### PROMPT
Please rewrite the grinder thread between "## DIYerDave (Apr" and "you check on.", inclusive, with "knife" replaced by "blade".

### TEXT TO READ
--------------------
# # 32 manual grinder help



## BarbarianFoodie (Apr 2, 2021)

Hey guys,
I recently picked up a chicago food machinery #32 stainless manual meat grinder and when I went to try and grind some meat, it really wouldn't feed worth a hoot.
Now I have used several different grinders over the years and have never had the problems this one gave me.
The meat was partially frozen, all it would really do was go in about an inch and then just spin around the auger instead of traveling down the head to the knife and plate.
I'm just guessing but maybe there is to much gap between the flighting and the inside of the head? Or maybe the inside of the head is to rough and causing to much drag? Combo of both? Any ideas are welcome.
Thanks


----------



## smokerjim (Apr 2, 2021)

Was this used, is there any chance it's running backwards. Just a guess


----------



## BarbarianFoodie (Apr 2, 2021)

It's a hand crank so no lol I can crank it either way


----------



## buzzy (Apr 2, 2021)

Was the grinder warm & frozen meat just stuck to auger.  Opposite of stuck tongue on cold pole. Just a thought.


----------



## smokerjim (Apr 2, 2021)

BarbarianFoodie said:


> It's a hand crank so no lol I can crank it either way


 thanks i did get a laugh with that


----------



## DIYerDave (Apr 2, 2021)

Check and make sure the sharp edge of the knife is facing the plate. Is the knife and plate tight against each other. Is the knife sharp and the plate flat. Just some ideas for you check on.


----------



## BarbarianFoodie (Apr 4, 2021)

Yes the knife was cutting edge against plate, when the meat actually got there it cut fine, just most of the time the meat stopped moving half way between the hopper and the knife and plate,


----------
--------------------
### EXTRACTED INFORMATION

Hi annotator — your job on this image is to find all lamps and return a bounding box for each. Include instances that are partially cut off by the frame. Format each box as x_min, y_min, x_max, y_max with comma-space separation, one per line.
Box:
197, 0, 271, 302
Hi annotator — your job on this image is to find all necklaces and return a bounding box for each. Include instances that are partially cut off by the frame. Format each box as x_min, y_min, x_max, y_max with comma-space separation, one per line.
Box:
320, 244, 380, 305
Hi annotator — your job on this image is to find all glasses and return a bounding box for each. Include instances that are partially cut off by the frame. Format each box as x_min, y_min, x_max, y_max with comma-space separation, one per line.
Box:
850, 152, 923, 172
--------------------
### THE ANSWER
## DIYerDave (Apr 2, 2021)

Check and make sure the sharp edge of the blade is facing the plate. Is the blade and plate tight against each other. Is the blade sharp and the plate flat. Just some ideas for you check on.